▶ Selected excerpt:
-- -- --
Mr Justice George Birmingham had warned them to be quiet, or they would be removed. He returned and said if there were further disruptions, the judgment would be delivered electronically instead.

Judge Munro noted that Mr Justice Birmingham warned them eight to 10 times, and when the judges left the second time, the Burkes stayed in the court.

Gardai removed Ammi Burke to calm her down, and then Simeon, who was holding onto benches, before bringing their mother, Martina Burke, out. A bench was knocked over.

Sean and Ammi Burke argued that they should not have been charged because there was no order or legal power to remove them from the court, which the prosecution disputed.

Ammi Burke put her hand on a male garda's arm for a few seconds while he was carrying Simeon out to the front of the building, and she contended that she did not mount to wilful obstruction.

The court heard gardai were being called a disgrace and told to go Tallaght, and one officer was told, "You are not in China now" by members of the Burke group.

In evidence, Sean Burke said he had respect for gardai and the courts, but he was shocked at a remark made by the CoA judge that Enoch had been talking in "soundbites" or that the proceedings were not about transgenderism.
-- -- --
▶ Task directions:
Revise the court report passage from "Judge Munro noted" to "the Burke group." by putting "the State" in place of "the prosecution". The lines have no connection to the court report passage.

▶ Supplied records:
-- -- --
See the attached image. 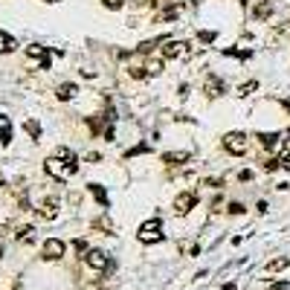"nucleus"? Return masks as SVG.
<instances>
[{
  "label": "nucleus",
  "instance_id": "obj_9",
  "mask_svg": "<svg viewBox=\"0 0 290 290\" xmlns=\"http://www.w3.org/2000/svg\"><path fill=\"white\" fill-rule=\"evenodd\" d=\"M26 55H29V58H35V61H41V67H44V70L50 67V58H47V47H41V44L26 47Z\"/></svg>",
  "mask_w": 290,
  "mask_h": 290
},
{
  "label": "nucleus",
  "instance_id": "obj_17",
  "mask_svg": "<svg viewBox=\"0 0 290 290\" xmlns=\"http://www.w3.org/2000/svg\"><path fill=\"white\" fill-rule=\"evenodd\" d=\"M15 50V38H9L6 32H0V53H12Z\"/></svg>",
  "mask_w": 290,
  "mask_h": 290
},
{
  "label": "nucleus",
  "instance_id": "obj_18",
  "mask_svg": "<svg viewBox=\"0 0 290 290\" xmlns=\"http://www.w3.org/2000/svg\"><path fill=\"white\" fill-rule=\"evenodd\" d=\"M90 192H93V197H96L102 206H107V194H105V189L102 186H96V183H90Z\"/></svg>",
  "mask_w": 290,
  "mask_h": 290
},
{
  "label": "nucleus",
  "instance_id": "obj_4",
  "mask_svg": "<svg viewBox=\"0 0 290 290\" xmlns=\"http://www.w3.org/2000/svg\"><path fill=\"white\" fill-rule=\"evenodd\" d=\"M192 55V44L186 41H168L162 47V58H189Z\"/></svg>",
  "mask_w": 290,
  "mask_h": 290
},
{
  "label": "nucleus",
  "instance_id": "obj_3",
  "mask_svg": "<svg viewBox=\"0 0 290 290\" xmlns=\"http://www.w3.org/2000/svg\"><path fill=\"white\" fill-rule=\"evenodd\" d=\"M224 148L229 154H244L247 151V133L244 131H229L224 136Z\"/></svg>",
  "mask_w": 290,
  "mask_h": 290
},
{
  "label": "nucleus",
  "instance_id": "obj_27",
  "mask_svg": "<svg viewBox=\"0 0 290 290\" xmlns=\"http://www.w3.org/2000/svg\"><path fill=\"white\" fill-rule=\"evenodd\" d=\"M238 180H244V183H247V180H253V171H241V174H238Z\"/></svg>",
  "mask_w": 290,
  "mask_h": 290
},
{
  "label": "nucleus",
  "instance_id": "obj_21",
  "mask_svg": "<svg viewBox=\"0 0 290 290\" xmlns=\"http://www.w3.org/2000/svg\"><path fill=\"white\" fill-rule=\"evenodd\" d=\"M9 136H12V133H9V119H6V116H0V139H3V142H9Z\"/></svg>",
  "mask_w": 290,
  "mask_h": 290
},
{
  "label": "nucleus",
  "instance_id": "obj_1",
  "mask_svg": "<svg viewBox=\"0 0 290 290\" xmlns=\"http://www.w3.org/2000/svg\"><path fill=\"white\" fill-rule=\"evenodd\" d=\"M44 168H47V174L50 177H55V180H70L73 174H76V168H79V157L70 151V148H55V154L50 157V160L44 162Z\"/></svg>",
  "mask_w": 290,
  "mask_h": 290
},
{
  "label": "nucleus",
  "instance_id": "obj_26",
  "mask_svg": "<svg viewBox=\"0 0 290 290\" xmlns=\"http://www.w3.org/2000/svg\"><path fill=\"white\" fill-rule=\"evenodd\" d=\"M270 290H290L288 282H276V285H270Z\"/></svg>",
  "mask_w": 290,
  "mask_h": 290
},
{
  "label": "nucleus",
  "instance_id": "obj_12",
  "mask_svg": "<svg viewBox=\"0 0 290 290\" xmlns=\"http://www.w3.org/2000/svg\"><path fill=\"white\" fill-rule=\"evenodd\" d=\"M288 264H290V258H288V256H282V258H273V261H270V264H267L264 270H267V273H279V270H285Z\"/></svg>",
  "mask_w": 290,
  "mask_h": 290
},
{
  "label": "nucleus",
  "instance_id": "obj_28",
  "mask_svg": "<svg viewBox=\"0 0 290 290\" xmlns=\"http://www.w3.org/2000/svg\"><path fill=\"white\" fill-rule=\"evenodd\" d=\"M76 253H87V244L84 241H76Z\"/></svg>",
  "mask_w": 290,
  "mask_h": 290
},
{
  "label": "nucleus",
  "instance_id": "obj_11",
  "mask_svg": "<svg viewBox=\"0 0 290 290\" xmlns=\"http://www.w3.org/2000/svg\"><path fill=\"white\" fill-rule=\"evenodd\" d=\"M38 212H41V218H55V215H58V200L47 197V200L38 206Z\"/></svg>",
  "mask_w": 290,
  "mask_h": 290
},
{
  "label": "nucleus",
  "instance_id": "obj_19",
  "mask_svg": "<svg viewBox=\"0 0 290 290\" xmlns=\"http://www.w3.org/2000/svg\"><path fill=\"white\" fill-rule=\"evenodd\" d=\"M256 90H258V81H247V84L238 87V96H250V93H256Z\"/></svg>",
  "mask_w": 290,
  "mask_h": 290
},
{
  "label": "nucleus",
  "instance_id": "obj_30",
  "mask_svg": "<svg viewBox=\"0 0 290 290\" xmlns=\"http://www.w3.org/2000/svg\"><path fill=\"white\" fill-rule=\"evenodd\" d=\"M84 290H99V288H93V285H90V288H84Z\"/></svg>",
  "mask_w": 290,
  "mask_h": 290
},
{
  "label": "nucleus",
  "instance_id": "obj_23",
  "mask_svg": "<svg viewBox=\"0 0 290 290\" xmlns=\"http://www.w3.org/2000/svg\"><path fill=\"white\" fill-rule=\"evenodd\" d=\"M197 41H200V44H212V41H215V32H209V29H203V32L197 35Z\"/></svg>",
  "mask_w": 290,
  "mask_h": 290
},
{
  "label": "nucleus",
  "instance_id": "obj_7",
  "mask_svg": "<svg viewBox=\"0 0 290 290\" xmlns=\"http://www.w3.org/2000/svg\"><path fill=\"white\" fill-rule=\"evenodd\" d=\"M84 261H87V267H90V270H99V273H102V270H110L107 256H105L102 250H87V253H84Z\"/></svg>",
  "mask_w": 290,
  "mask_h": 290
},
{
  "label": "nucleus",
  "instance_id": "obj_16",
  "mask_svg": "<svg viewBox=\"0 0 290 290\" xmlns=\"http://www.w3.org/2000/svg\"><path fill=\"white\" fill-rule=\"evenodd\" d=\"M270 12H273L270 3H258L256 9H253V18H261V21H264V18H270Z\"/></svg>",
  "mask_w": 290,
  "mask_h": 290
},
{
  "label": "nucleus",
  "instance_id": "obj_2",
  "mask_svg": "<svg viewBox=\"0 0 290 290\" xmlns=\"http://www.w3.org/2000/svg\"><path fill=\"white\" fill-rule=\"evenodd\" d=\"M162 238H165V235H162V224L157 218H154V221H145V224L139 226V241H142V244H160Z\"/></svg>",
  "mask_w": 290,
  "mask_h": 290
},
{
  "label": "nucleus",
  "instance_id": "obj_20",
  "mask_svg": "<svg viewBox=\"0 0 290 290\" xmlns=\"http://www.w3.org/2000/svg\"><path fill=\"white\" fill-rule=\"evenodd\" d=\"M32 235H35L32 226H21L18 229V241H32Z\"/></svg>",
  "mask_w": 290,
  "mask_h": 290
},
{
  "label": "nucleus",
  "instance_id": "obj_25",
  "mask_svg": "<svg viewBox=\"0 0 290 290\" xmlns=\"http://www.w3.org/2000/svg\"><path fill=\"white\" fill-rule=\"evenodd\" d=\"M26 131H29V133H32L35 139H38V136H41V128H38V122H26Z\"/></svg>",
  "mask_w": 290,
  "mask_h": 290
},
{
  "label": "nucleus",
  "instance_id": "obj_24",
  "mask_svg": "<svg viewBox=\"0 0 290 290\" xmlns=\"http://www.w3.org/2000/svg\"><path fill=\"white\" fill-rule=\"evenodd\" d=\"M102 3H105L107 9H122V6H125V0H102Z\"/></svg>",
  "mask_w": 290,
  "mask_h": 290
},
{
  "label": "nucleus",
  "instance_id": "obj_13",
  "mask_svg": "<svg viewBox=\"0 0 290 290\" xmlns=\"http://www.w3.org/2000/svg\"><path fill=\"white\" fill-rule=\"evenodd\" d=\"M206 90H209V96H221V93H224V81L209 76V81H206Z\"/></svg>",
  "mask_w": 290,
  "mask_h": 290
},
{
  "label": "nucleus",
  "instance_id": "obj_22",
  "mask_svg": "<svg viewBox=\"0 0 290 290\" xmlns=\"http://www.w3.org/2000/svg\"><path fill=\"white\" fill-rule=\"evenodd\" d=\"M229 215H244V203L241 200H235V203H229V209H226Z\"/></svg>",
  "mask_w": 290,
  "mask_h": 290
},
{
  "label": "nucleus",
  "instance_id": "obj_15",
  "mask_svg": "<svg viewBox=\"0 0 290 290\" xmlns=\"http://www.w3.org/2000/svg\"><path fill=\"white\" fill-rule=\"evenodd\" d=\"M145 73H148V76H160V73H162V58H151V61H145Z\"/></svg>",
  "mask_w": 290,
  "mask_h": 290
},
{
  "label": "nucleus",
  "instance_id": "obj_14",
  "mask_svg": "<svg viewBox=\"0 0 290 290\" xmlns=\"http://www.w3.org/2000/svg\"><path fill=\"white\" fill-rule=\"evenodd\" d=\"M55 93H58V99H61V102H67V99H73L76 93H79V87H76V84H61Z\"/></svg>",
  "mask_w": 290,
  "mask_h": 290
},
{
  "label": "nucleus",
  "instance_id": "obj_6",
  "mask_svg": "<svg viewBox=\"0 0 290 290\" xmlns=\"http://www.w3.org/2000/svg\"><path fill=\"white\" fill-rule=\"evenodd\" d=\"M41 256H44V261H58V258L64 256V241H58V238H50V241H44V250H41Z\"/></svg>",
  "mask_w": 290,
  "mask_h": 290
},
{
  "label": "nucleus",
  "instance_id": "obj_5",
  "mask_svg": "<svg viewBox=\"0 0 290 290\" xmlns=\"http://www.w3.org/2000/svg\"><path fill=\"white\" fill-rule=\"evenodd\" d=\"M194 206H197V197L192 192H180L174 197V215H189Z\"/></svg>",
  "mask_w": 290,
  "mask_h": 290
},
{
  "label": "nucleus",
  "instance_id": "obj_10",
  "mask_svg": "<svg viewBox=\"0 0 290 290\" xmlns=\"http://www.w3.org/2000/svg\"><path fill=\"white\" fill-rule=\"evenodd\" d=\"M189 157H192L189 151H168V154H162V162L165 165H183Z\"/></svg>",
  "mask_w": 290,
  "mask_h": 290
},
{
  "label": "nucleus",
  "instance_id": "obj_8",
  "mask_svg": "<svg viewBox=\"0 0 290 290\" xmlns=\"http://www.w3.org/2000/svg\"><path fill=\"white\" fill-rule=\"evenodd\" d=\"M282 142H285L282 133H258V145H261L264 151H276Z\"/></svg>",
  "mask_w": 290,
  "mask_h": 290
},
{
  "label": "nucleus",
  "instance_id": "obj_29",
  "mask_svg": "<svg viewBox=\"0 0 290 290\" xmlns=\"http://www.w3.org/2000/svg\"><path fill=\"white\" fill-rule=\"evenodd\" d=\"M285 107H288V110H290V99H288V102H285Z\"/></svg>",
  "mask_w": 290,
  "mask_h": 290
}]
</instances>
-- -- --
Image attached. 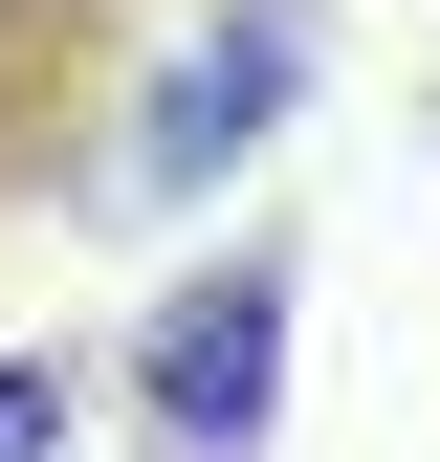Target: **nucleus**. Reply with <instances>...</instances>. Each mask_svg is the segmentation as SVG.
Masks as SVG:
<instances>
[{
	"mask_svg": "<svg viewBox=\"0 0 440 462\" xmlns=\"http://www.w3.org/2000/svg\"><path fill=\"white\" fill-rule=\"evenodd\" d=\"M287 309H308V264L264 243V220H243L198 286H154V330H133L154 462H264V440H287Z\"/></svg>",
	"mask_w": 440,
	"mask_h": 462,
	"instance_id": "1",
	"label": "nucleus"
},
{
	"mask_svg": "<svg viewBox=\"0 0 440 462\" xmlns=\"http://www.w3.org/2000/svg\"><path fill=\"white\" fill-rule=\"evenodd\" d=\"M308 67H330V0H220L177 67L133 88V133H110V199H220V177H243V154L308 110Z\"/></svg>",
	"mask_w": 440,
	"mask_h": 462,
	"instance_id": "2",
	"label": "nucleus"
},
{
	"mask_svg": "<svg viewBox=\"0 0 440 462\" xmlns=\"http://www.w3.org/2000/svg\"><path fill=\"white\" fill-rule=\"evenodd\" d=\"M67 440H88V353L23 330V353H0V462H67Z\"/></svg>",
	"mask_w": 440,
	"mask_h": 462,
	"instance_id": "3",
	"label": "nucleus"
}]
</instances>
-- -- --
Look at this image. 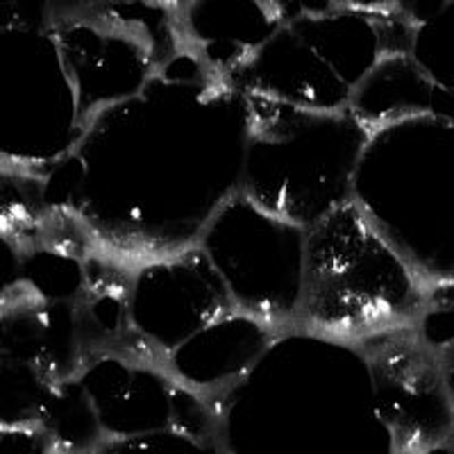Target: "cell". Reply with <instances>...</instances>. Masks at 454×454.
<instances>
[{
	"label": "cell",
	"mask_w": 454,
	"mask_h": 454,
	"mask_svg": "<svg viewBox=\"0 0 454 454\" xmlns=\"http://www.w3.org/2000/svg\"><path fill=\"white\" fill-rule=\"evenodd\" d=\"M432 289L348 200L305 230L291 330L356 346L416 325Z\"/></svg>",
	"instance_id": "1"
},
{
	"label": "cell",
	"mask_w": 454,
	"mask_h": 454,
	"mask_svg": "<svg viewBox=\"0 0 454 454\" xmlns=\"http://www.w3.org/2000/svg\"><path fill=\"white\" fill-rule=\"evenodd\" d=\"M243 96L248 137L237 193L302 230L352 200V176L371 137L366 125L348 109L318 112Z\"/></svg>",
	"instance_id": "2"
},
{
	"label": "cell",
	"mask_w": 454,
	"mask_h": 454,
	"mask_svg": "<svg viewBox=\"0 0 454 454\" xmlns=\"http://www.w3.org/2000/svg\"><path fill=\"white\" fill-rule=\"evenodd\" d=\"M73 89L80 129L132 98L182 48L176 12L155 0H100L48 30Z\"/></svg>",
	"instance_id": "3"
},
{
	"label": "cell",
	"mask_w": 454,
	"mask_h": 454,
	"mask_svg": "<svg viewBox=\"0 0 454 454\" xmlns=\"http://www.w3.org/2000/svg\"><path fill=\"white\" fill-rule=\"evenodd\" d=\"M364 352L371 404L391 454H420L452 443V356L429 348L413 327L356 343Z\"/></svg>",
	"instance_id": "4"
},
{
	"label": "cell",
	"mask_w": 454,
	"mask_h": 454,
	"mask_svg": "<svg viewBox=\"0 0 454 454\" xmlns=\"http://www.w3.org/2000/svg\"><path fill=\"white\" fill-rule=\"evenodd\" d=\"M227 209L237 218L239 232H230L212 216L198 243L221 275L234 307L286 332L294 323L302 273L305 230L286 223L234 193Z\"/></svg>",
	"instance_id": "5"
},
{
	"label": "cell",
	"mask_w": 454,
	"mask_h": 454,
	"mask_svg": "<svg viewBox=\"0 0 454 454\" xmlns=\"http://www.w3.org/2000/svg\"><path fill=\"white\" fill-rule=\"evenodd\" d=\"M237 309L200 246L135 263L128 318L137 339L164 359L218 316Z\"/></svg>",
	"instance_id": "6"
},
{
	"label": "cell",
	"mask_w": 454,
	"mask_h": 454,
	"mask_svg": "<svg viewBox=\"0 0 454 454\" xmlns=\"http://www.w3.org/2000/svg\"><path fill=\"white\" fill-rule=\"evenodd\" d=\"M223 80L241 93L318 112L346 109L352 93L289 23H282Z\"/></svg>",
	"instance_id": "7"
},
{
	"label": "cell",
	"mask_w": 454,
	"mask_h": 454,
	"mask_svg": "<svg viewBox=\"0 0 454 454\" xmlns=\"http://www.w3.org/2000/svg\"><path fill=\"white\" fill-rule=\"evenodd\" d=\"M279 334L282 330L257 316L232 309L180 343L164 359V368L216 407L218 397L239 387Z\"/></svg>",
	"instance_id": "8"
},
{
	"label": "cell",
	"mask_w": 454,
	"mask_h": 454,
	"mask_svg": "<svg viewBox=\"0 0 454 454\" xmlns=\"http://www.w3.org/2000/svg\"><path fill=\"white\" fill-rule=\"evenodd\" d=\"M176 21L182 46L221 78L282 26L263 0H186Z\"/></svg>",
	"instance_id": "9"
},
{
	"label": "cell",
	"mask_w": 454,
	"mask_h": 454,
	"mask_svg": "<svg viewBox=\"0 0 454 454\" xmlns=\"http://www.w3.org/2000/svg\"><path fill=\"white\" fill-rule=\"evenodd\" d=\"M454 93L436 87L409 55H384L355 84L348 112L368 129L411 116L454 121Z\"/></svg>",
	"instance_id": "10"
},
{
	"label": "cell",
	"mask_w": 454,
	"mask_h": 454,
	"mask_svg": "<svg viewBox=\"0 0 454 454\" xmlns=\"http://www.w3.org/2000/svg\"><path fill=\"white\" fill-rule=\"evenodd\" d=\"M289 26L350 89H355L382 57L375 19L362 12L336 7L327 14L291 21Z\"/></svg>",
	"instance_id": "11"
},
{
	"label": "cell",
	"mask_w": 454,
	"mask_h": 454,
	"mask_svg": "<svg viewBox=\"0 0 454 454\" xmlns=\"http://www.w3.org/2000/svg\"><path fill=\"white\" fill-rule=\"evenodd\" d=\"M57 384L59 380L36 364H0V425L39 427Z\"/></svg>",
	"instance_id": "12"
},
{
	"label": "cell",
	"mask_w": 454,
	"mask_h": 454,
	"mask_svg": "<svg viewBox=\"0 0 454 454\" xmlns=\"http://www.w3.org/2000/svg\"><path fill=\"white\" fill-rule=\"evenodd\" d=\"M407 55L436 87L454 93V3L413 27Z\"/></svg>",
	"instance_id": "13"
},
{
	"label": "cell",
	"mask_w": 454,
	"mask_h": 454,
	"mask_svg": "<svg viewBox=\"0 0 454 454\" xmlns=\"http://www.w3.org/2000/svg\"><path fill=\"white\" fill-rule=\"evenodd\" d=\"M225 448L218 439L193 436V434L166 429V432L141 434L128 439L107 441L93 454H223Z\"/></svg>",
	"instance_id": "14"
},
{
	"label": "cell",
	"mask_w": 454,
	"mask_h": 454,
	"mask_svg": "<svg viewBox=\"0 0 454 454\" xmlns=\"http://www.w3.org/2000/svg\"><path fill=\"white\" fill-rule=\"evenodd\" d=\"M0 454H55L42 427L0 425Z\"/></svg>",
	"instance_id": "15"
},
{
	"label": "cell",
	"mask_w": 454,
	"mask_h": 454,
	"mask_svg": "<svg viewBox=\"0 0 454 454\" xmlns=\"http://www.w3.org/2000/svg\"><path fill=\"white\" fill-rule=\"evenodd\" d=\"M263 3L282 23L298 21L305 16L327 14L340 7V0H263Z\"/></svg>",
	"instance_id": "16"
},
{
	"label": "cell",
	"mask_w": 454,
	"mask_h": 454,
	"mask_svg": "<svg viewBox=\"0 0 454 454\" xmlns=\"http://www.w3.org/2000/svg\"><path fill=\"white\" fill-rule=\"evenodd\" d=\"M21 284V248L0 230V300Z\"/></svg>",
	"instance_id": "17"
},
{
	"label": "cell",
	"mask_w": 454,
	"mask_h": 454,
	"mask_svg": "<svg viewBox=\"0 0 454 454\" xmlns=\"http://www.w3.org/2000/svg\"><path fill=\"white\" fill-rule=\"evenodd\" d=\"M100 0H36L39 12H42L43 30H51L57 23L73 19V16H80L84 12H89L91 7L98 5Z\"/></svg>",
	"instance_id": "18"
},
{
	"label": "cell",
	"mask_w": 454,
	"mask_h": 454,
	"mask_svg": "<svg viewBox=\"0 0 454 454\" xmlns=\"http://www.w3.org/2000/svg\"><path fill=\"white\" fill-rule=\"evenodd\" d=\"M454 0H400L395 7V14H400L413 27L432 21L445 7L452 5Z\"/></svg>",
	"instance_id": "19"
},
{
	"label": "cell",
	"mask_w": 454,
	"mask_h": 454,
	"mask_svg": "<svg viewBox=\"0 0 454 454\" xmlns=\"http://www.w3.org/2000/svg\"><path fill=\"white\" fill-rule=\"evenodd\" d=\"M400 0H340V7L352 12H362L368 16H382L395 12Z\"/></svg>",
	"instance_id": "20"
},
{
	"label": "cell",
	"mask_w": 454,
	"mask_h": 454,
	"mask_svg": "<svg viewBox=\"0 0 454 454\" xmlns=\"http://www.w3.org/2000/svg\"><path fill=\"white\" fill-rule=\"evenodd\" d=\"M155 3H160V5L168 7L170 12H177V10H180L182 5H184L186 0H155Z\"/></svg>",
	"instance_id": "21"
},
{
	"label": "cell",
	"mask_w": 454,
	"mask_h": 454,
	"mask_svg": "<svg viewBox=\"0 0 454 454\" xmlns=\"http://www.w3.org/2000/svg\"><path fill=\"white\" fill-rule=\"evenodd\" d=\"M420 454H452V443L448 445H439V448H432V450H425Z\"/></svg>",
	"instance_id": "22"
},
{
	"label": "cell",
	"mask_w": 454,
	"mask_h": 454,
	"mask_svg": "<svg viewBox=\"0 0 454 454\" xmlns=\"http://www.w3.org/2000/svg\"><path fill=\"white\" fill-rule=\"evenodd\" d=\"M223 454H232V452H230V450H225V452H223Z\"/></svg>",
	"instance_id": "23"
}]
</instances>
-- -- --
▶ Answer to this exercise:
Judge Munro noted that Mr Justice Birmingham warned them eight to 10 times, and when the judges left the second time, the Burkes stayed in the court.

Gardai removed Ammi Burke to calm her down, and then Simeon, who was holding onto benches, before bringing their mother, Martina Burke, out. A bench was knocked over.

Sean and Ammi Burke argued that they should not have been charged because there was no order or legal power to remove them from the court, which the State disputed.

Ammi Burke put her hand on a male garda's arm for a few seconds while he was carrying Simeon out to the front of the building, and she contended that she did not mount to wilful obstruction.

The court heard gardai were being called a disgrace and told to go Tallaght, and one officer was told, "You are not in China now" by members of the Burke group.